#### EXERCISE DETAILS
Copy the material word for word, starting at the line that contains "Between (700,336) being" and continuing through the final line of the material.

====== DATA PROVIDED ======

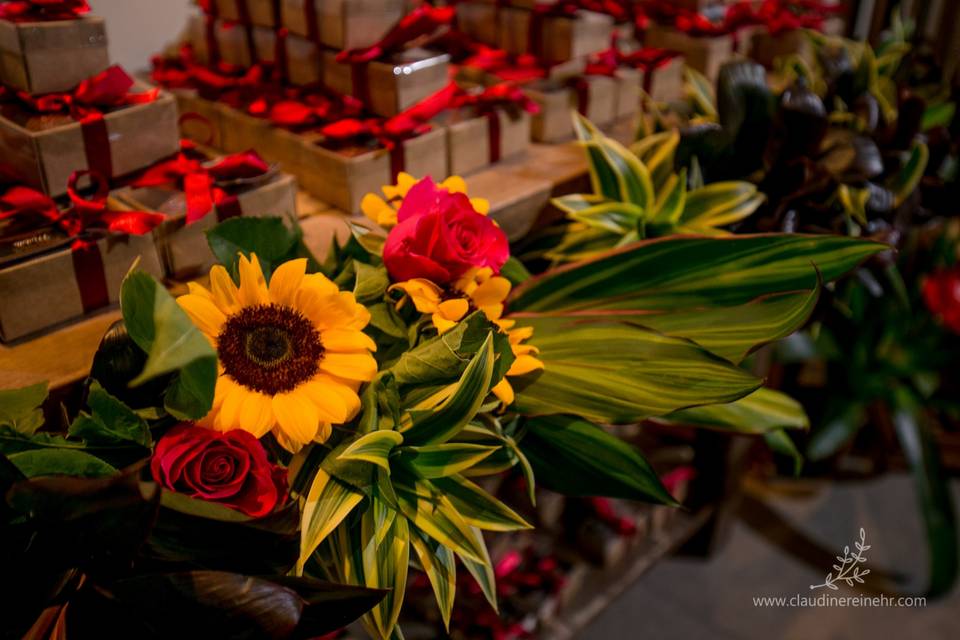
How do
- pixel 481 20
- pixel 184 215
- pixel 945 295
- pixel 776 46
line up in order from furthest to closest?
pixel 945 295 → pixel 776 46 → pixel 481 20 → pixel 184 215

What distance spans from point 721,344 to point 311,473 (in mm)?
362

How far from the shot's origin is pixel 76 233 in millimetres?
713

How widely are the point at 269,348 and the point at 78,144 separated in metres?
0.34

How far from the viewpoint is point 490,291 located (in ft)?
2.30

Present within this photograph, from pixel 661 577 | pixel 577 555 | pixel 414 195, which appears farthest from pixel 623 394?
pixel 661 577

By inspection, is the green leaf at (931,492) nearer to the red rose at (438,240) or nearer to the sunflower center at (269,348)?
the red rose at (438,240)

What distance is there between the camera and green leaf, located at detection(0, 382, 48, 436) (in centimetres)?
55

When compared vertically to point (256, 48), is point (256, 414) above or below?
below

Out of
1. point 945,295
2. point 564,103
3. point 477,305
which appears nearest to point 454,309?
point 477,305

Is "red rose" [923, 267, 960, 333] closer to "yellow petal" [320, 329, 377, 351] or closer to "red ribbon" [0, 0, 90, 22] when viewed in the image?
"yellow petal" [320, 329, 377, 351]

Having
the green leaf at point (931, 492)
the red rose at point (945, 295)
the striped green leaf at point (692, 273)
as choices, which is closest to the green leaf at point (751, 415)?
the striped green leaf at point (692, 273)

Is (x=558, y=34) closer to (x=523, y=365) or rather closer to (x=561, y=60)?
(x=561, y=60)

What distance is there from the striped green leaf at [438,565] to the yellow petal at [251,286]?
205 mm

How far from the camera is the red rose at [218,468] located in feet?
1.77
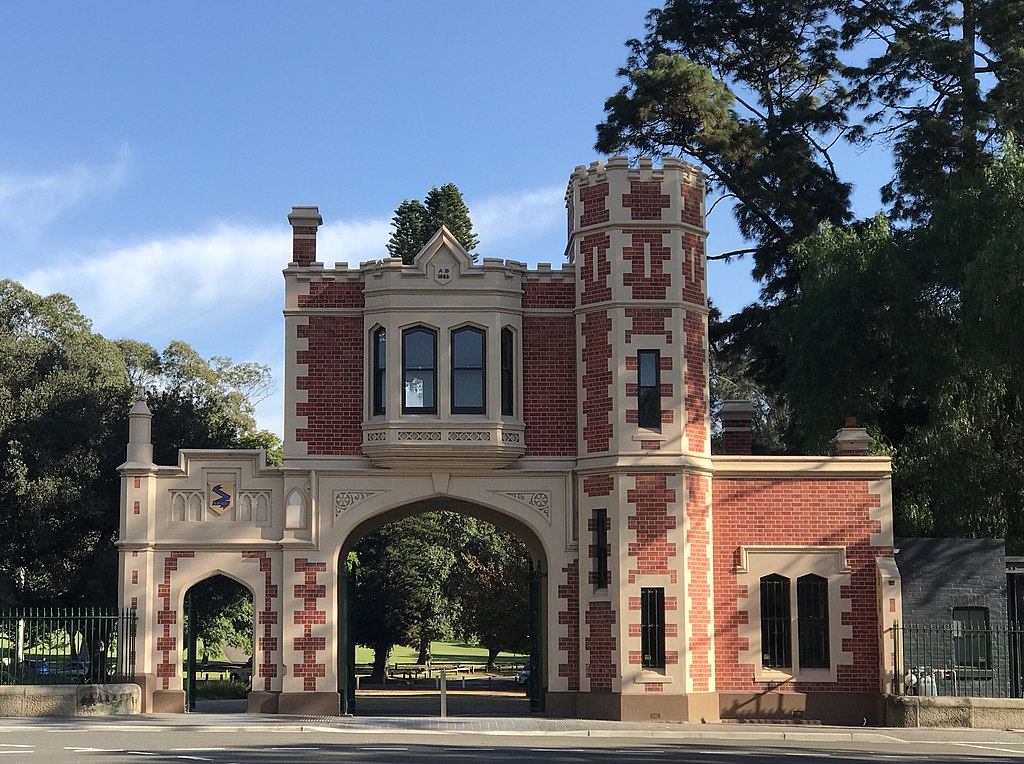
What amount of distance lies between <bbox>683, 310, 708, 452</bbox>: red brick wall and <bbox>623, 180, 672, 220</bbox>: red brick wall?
2.12 m

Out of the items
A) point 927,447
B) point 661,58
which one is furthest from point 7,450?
point 927,447

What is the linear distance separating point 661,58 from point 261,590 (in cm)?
2483

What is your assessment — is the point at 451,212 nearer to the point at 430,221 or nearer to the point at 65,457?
the point at 430,221

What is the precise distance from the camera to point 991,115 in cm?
4162

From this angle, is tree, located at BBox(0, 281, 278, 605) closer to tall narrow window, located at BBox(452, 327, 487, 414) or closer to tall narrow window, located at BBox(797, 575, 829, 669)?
tall narrow window, located at BBox(452, 327, 487, 414)

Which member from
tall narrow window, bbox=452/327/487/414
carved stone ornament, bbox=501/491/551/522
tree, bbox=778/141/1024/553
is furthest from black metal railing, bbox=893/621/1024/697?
tall narrow window, bbox=452/327/487/414

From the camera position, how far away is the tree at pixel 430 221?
63.8 m

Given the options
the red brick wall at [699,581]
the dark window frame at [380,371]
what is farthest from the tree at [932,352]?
the dark window frame at [380,371]

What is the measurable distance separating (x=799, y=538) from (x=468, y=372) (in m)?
7.48

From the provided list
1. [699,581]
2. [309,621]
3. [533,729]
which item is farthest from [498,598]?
[533,729]

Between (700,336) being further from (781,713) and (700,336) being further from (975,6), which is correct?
(975,6)

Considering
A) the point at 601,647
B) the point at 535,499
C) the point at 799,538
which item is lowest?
the point at 601,647

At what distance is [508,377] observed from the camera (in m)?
28.5

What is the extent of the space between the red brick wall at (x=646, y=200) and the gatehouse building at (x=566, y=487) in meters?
0.04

======

#### RESULT FOR THIS TASK
Between (700,336) being further from (781,713) and (700,336) being further from (975,6), which is correct?
(975,6)

Considering
A) the point at 601,647
B) the point at 535,499
C) the point at 799,538
which item is lowest?
the point at 601,647

At what distance is [508,377] observed from the camera (in m)?
28.5

What is the extent of the space between the red brick wall at (x=646, y=200) and the gatehouse building at (x=566, y=487) in meters?
0.04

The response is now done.